Agreed. You can at least do the single test rock and for the first time model a true kill step. Whether that's upscaled or not doesn't matter, it'll be firm knowledge one way or another. When plants dominate a scape, they reduce porosity of rocks, the ability to take in nutrients and for the tiny animals within to cast out their waste; even if a doser like fluconazole kills your algae, this clouding is cyano fuel

Or dino fuel, it's a feed for the next alternating generation to be determined. The cloudless, no organic stores of waste reef has to be attained physically eventually.
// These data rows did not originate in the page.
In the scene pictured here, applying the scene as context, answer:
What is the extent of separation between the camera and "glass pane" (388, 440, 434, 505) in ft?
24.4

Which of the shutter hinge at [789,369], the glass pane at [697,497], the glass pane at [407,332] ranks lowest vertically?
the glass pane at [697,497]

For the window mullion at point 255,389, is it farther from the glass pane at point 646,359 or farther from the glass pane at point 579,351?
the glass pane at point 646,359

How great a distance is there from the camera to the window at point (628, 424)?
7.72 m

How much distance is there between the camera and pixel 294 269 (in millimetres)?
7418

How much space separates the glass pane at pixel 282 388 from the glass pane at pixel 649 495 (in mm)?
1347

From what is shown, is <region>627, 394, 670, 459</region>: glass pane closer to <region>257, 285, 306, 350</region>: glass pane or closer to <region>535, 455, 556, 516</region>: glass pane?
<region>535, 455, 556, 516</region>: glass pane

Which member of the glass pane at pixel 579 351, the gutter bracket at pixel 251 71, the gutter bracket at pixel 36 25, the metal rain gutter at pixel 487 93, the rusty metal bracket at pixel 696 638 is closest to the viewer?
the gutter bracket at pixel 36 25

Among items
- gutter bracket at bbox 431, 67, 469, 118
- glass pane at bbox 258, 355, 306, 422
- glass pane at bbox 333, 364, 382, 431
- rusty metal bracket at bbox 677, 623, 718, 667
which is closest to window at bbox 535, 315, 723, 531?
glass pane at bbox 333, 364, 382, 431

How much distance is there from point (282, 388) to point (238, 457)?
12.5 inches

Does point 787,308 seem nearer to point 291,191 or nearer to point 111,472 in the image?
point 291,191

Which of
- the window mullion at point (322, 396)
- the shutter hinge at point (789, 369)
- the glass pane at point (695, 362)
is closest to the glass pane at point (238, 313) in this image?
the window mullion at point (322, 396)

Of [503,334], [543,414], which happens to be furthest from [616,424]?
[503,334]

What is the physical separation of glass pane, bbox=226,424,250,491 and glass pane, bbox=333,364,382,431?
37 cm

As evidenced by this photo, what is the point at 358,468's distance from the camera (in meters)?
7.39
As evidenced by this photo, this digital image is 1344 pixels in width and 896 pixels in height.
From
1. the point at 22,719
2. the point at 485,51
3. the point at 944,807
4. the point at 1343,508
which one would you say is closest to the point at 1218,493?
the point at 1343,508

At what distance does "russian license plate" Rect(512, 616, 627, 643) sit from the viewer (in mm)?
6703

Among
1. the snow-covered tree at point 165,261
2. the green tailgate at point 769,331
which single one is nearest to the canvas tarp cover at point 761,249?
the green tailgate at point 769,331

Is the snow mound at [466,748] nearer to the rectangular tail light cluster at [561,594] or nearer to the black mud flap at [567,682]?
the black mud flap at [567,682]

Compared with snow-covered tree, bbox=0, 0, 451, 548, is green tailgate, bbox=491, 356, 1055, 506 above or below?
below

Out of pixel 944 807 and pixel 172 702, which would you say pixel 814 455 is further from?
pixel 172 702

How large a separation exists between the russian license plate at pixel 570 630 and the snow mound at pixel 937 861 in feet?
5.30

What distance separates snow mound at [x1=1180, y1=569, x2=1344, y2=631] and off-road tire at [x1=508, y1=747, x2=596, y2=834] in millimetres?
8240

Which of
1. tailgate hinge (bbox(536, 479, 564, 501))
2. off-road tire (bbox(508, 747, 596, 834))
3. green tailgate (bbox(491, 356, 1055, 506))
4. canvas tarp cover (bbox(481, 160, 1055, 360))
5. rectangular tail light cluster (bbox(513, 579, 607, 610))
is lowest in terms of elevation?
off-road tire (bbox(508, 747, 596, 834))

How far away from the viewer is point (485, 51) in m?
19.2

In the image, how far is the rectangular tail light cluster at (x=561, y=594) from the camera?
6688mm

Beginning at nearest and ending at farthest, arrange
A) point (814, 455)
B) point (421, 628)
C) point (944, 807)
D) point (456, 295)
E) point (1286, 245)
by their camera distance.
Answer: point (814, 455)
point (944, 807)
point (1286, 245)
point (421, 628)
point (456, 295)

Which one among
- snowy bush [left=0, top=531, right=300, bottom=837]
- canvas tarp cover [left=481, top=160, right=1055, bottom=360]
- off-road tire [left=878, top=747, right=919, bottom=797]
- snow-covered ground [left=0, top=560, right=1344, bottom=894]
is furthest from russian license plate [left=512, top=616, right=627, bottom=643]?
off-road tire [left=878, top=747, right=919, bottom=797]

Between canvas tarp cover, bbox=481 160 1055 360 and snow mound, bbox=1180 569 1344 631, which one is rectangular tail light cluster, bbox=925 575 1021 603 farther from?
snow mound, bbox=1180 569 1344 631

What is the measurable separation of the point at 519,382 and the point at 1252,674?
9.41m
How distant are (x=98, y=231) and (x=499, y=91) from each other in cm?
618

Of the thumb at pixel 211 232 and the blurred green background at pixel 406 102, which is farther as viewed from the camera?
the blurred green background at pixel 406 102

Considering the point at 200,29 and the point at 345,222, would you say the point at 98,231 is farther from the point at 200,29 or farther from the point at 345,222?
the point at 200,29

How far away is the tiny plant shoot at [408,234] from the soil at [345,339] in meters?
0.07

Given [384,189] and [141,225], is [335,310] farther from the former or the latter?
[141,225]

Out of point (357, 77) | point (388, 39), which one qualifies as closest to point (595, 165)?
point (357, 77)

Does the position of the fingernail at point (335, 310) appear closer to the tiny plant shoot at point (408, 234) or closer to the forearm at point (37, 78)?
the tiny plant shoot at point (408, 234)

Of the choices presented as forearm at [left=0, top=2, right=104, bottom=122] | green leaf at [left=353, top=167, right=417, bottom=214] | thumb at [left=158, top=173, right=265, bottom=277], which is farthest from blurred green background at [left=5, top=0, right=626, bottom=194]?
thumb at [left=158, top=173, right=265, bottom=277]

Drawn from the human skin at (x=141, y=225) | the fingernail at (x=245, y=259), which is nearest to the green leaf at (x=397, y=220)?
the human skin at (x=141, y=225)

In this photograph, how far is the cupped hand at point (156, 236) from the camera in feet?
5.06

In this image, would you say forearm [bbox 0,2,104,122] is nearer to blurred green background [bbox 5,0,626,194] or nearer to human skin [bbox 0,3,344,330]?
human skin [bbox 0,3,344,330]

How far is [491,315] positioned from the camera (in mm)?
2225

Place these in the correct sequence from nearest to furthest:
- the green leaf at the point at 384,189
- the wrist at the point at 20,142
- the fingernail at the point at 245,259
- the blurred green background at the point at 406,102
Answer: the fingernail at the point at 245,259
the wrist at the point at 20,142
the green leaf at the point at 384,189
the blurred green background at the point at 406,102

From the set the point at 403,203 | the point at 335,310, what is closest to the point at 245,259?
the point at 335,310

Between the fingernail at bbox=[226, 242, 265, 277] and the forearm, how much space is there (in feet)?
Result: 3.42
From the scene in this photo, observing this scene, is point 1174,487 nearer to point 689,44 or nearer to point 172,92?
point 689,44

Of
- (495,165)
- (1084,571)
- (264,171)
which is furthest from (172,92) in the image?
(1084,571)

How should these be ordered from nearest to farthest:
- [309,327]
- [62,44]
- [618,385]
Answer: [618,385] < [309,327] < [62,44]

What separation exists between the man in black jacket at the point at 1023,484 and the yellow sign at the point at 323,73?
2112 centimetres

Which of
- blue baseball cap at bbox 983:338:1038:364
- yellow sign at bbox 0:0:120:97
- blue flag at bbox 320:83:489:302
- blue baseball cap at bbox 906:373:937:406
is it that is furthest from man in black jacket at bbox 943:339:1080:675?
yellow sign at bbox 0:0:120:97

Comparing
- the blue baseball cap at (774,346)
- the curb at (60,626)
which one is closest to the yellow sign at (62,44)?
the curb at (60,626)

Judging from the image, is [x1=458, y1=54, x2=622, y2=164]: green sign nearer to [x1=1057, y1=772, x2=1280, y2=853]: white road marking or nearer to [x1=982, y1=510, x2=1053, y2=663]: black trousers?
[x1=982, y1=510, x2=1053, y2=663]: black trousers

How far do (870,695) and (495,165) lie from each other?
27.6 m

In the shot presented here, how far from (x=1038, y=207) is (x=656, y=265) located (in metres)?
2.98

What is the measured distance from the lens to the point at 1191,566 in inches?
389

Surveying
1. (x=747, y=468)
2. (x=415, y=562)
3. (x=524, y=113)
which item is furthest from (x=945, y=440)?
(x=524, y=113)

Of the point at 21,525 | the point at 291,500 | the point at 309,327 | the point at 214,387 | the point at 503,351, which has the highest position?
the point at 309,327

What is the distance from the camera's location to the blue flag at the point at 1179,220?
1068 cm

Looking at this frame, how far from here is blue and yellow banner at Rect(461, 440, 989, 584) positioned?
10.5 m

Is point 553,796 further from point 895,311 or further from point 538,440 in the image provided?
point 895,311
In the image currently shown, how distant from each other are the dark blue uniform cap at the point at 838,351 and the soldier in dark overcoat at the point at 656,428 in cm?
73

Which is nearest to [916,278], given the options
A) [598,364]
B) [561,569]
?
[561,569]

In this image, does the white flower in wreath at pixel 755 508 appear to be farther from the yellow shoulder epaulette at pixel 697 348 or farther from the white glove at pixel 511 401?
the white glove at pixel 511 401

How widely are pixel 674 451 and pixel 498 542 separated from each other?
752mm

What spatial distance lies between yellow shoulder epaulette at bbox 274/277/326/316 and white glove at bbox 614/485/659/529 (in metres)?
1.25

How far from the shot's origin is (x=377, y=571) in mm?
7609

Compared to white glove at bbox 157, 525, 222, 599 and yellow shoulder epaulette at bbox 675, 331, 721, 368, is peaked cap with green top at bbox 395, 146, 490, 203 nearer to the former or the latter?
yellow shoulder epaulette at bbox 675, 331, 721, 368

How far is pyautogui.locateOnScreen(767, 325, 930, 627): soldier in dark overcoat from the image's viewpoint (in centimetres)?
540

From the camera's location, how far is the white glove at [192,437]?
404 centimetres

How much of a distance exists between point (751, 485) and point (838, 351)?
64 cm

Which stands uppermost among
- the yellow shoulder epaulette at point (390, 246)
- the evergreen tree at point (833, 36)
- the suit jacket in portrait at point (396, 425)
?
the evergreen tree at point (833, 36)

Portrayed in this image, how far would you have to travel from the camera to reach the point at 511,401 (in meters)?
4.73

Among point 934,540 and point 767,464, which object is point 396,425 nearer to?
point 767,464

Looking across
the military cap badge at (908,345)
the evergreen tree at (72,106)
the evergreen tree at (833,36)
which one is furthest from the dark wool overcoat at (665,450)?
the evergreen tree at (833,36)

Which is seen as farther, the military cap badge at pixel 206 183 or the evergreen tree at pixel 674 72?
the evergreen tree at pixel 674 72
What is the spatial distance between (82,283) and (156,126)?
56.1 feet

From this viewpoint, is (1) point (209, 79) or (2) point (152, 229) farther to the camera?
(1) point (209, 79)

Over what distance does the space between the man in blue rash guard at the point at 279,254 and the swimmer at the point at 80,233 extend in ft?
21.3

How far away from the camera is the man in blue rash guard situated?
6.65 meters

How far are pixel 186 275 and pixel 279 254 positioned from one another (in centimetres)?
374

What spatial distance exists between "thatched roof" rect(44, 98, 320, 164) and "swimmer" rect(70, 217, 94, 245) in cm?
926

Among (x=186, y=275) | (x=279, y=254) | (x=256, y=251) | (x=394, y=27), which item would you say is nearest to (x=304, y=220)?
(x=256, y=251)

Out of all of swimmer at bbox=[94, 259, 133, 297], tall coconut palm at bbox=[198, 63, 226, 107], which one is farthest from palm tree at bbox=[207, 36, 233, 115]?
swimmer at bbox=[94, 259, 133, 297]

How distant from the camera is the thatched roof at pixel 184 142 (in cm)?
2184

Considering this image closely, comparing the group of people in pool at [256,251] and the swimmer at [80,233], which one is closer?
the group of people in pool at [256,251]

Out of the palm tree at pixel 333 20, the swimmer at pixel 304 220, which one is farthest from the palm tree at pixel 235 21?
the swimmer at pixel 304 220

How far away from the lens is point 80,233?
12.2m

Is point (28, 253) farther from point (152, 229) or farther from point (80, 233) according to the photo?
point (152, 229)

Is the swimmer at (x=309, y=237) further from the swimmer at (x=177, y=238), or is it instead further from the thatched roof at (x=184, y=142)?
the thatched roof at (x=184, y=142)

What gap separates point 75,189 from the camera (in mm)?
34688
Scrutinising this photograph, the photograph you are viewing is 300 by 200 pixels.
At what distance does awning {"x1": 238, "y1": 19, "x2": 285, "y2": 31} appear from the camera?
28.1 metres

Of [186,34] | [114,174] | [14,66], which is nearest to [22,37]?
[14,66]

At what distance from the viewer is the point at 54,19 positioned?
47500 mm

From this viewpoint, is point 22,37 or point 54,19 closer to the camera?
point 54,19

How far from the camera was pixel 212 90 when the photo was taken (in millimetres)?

Once plants are removed, the rocks are going to spend the next several weeks expressing pent up waste so this is one way external cleaning is a hidden boon... It's detailed removal and rinsing externally so you can avoid weeks of repeated export and water changes from the reclaimed tank


Anything claimed to kill that algae can be modeled ahead of time. If someone says X amnt of X added to the tank will kill the algae, that can be modeled in a test 5 gal bucket in dilution so that you can gauge death and growback cycles, if any, before you subject your nontargets in the tank to the experimental whatever

Test modeling might be really helpful even if peroxide isn't the selected tool. That stuff has such a weak design it's like Ulva algae and peroxide likely kills it overnite, that fast
 
You can dose Red Sea Po4x and also chemi-clean. These are alternative that work. Clean up crew is essential ( snails: turbo, asrea, margarita and cerith)

How often are light s on and what type of light?? Is tank by chance at or near a window?
 
Thanks @vetteguy53081 I would consider carbon dosing for sure. Again, this problem started from bad DI resin. The tank has been running almost 2 years without issue.

The tank is not receiving any sunlight at it's location in the basement. I have a Geisemann Spectra with two 250w radium halides overdriven at 300w as well as two 54w ATI blue+ and two 54w actinic T5HO. The T5s run for 8.5 hours. The halides run for 6 hours while the T5s are on. This is the same schedule since day 1.